Emit an exact copy of the lines running from the start of the records to the line containing "美团大学在疫情期间开放的各项免费培训课程，已经超过", both included.

====== Dataset content ======

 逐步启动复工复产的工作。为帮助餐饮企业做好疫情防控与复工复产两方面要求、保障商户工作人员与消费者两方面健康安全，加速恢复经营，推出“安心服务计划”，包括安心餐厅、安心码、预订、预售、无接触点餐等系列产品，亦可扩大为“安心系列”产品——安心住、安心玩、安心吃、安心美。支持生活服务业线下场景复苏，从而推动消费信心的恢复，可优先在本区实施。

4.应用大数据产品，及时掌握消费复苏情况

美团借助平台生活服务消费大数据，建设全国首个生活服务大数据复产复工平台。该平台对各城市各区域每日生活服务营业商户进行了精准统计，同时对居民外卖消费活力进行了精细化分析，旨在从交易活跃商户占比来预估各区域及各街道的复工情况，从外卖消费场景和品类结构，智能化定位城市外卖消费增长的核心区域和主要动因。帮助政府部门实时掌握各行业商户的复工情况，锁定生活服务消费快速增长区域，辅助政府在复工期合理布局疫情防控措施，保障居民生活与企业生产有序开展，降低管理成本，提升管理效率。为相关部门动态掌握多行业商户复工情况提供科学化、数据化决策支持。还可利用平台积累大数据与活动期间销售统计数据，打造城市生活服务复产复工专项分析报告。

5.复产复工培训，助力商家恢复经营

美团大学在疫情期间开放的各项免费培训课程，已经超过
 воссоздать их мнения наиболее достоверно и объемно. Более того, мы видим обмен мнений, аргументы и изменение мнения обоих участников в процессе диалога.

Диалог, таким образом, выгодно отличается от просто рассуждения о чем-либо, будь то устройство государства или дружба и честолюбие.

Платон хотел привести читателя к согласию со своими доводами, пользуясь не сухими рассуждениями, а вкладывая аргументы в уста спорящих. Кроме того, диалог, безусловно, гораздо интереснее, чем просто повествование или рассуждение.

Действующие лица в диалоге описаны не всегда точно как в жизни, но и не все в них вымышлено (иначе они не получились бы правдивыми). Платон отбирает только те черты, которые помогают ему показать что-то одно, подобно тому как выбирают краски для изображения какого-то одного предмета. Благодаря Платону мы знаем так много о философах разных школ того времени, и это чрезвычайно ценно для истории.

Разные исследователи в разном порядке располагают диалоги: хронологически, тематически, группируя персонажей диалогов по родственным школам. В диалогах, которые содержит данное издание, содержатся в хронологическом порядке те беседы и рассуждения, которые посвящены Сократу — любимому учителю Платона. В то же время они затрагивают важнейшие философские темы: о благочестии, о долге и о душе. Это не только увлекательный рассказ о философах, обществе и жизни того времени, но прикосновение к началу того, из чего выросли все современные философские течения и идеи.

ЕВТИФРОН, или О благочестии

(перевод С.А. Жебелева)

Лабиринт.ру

======

• _Your response_
 逐步启动复工复产的工作。为帮助餐饮企业做好疫情防控与复工复产两方面要求、保障商户工作人员与消费者两方面健康安全，加速恢复经营，推出“安心服务计划”，包括安心餐厅、安心码、预订、预售、无接触点餐等系列产品，亦可扩大为“安心系列”产品——安心住、安心玩、安心吃、安心美。支持生活服务业线下场景复苏，从而推动消费信心的恢复，可优先在本区实施。

4.应用大数据产品，及时掌握消费复苏情况

美团借助平台生活服务消费大数据，建设全国首个生活服务大数据复产复工平台。该平台对各城市各区域每日生活服务营业商户进行了精准统计，同时对居民外卖消费活力进行了精细化分析，旨在从交易活跃商户占比来预估各区域及各街道的复工情况，从外卖消费场景和品类结构，智能化定位城市外卖消费增长的核心区域和主要动因。帮助政府部门实时掌握各行业商户的复工情况，锁定生活服务消费快速增长区域，辅助政府在复工期合理布局疫情防控措施，保障居民生活与企业生产有序开展，降低管理成本，提升管理效率。为相关部门动态掌握多行业商户复工情况提供科学化、数据化决策支持。还可利用平台积累大数据与活动期间销售统计数据，打造城市生活服务复产复工专项分析报告。

5.复产复工培训，助力商家恢复经营

美团大学在疫情期间开放的各项免费培训课程，已经超过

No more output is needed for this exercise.